Po wielu godzinach spędzonych samotnie w lesie, opanowałem do pewnego stopnia sztukę wpatrywania i wsłuchiwania się w las. Las cichy bynajmniej nie jest. Przepełniony jest odgłosami zwierząt i drzew, sztuka w tym, by odłowić te, które nas interesują, i zignorować wszystkie inne, w tym głośny łomot własnego serca, huk własnego oddechu, szelest kurtki i tak dalej...
Przy okazji jednego z polowań udało mi się w końcu ustrzelić pierwszego głuszca. Z dumą zaniosłem go do radiostacji, by zobaczyć, czy mam jakiekolwiek szanse na wygranie konkursu. Oczywiście nie miałem – zwycięzca przyniósł 14 głuszców.
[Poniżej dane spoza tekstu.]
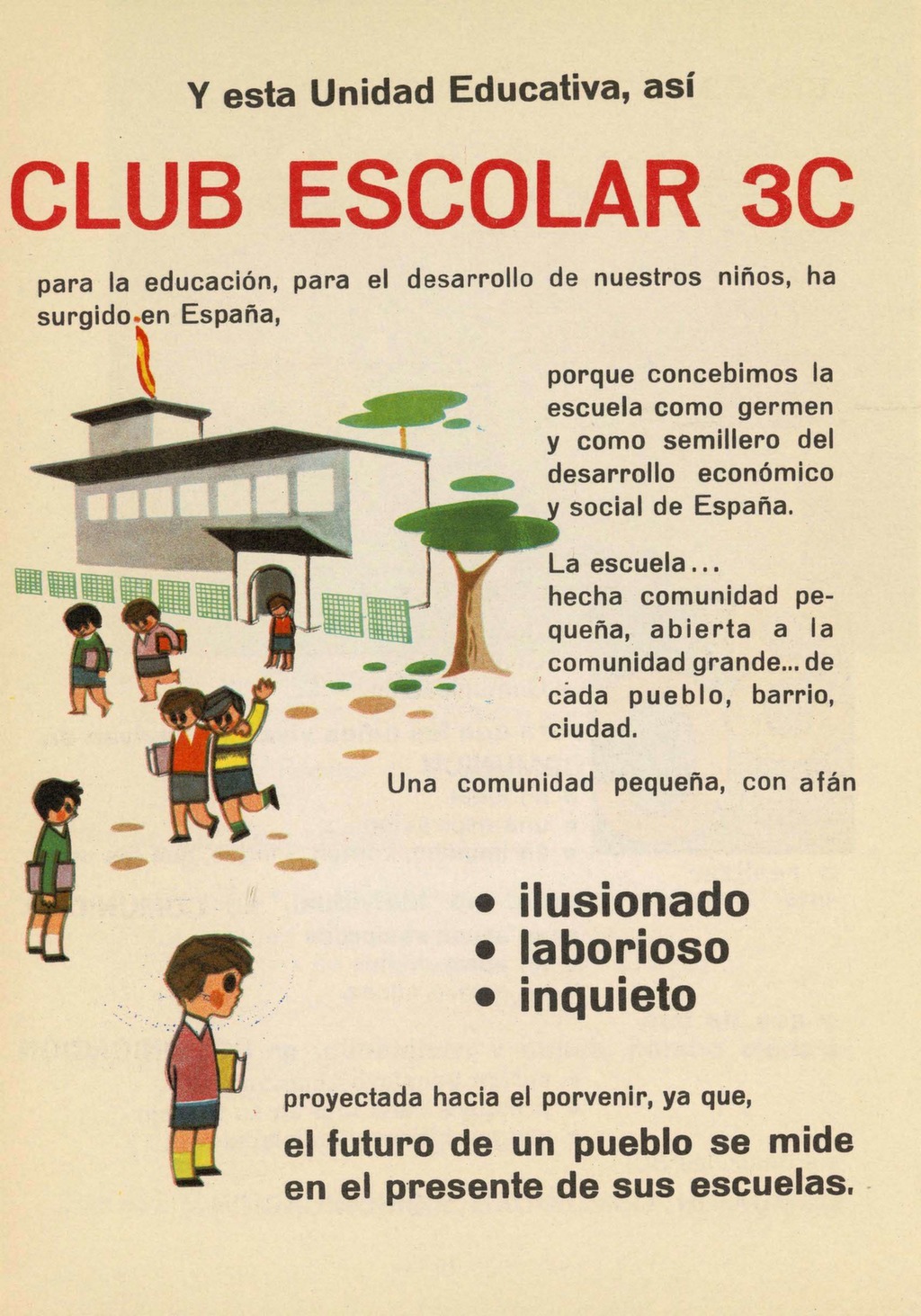 Y esta Unidad Educativa, así

CLUB ESCOLAR 3C

para la educación, para el desarrollo de nuestros niños, ha surgido en España,

porque concebimos la escuela como germen y como semillero del desarrollo económico y social de España.

La escuela...
hecha comunidad pequeña, abierta a la comunidad grande... de cada pueblo, barrio, ciudad.

Una comunidad pequeña, con afán

• ilusionado
• laborioso
• inquieto

proyectada hacia el porvenir, ya que,

el futuro de un pueblo se mide en el presente de sus escuelas.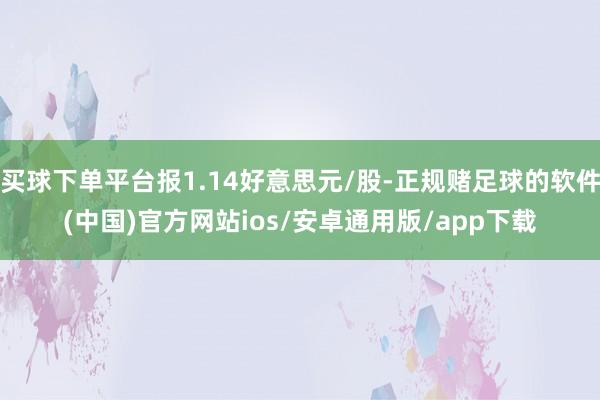 买球下单平台报1.14好意思元/股-正规赌足球的软件(中国)官方网站ios/安卓通用版/app下载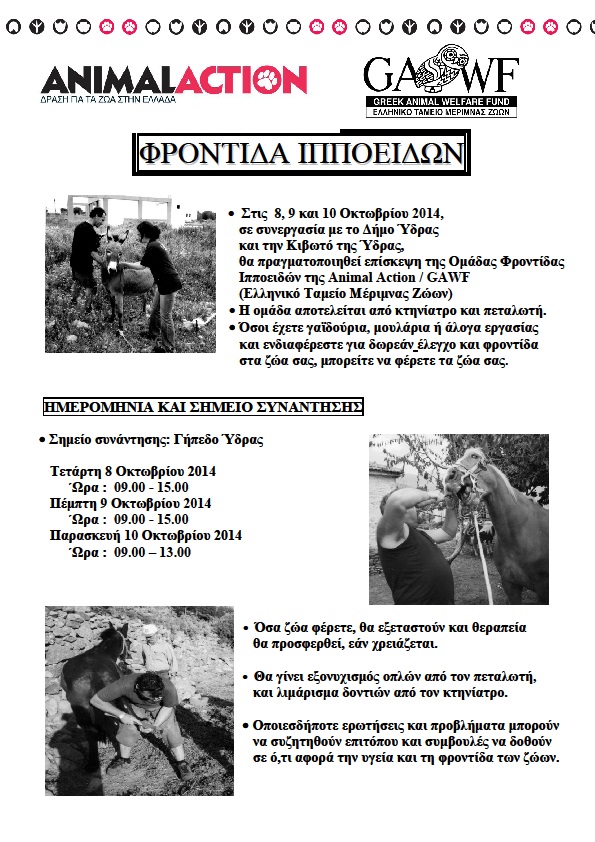 ANIMALACTION
ΔΡΑΣΗ ΓΙΑ ΤΑ ΖΩΑ ΣΤΗΝ ΕΛΛΑΔΑ

GAWF
GREEK ANIMAL WELFARE FUND
ΕΛΛΗΝΙΚΟ ΤΑΜΕΙΟ ΜΕΡΙΜΝΑΣ ΖΩΩΝ

ΦΡΟΝΤΙΔΑ ΙΠΠΟΕΙΔΩΝ

• Στις 8, 9 και 10 Οκτωβρίου 2014, σε συνεργασία με το Δήμο Ύδρας και την Κιβωτό της Ύδρας, θα πραγματοποιηθεί επίσκεψη της Ομάδας Φροντίδας Ιπποειδών της Animal Action / GAWF (Ελληνικό Ταμείο Μέριμνας Ζώων)
• Η ομάδα αποτελείται από κτηνίατρο και πεταλωτή.
• Όσοι έχετε γαϊδούρια, μουλάρια ή άλογα εργασίας και ενδιαφέρεστε για δωρεάν έλεγχο και φροντίδα στα ζώα σας, μπορείτε να φέρετε τα ζώα σας.

ΗΜΕΡΟΜΗΝΙΑ ΚΑΙ ΣΗΜΕΙΟ ΣΥΝΑΝΤΗΣΗΣ

• Σημείο συνάντησης: Γήπεδο Ύδρας

Τετάρτη 8 Οκτωβρίου 2014
Ώρα : 09.00 - 15.00
Πέμπτη 9 Οκτωβρίου 2014
Ώρα : 09.00 - 15.00
Παρασκευή 10 Οκτωβρίου 2014
Ώρα : 09.00 – 13.00

• Όσα ζώα φέρετε, θα εξεταστούν και θεραπεία θα προσφερθεί, εάν χρειάζεται.

• Θα γίνει εξονυχισμός οπλών από τον πεταλωτή, και λιμάρισμα δοντιών από τον κτηνίατρο.

• Οποιεσδήποτε ερωτήσεις και προβλήματα μπορούν να συζητηθούν επιτόπου και συμβουλές να δοθούν σε ό,τι αφορά την υγεία και τη φροντίδα των ζώων.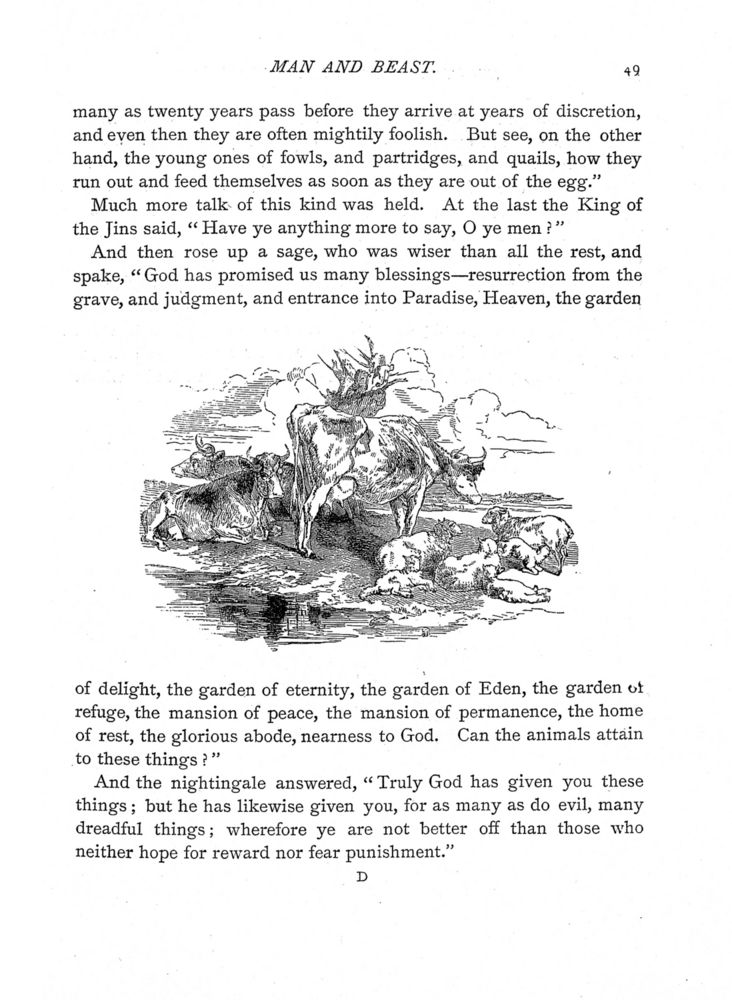 MAN AND BEAST. 49

many as twenty years pass before they arrive at years of discretion, and even then they are often mightily foolish. But see, on the other hand, the young ones of fowls, and partridges, and quails, how they run out and feed themselves as soon as they are out of the egg."

Much more talk of this kind was held. At the last the King of the Jins said, "Have ye anything more to say, O ye men?"

And then rose up a sage, who was wiser than all the rest, and spake, "God has promised us many blessings—resurrection from the grave, and judgment, and entrance into Paradise, Heaven, the garden of delight, the garden of eternity, the garden of Eden, the garden of refuge, the mansion of peace, the mansion of permanence, the home of rest, the glorious abode, nearness to God. Can the animals attain to these things?"

And the nightingale answered, "Truly God has given you these things; but he has likewise given you, for as many as do evil, many dreadful things; wherefore ye are not better off than those who neither hope for reward nor fear punishment."

D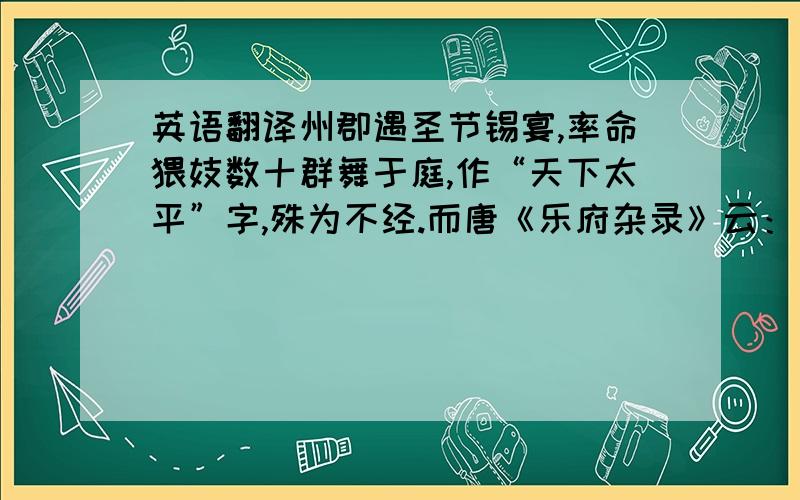 英语翻译州郡遇圣节锡宴,率命猥妓数十群舞于庭,作“天下太平”字,殊为不经.而唐《乐府杂录》云:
Wracając jednak do sprawy mojego współlokatora i wytłumaczenia, dlaczego "obraził się" na Northern. Otóż brał on udział w jednym z polowań i z wynikiem 4 ptaków zdobył 3. miejsce. W nagrodę otrzymał "meat pack" ufundowany przez Northern. Ucieszył się niezmiernie, bo o dobre mięso tu trudno, a taki meat pack kosztuje tu około 200 dolarów. Jego radość nie trwała długo, bo tylko do momentu, gdy spojrzał na datę przydatności do spożycia. Okazało się, że przypadła ona 6 miesięcy wcześniej. Z pretensjami poszedł do kierownictwa sklepu, ale tam dowiedział się jedynie, że zgodnie z obowiązującymi w firmie procedurami wszystko jest OK – o ile mięso jest zamrożone na kość przed datą przydatności do spożycia, to sklep może je przechowywać, sprzedawać i tak dalej przez następne pół roku. Coś mi mówi, że taki numer na południu by nie przeszedł, ale w końcu nie jesteśmy na południu. Północ to inny świat.
Aleksander Borucki
Wunnumin Lake, Ontario
Fot. Aleksander Borucki
*Zaraz tam jedynym. Są jeszcze dwa, wspomniany Community Store, w którym nie ma pieczywa, nabiału ani warzyw, i Soloman's (czy diabli wiedzą jaką ten sklepik ma nazwę), gdzie sprzedają tylko chipsy i pop, ale za to CODZIENNIE włącznie z niedzielami (!) i do 22.00 (od 20, sklepik otwarty jest tylko 4 godziny dziennie).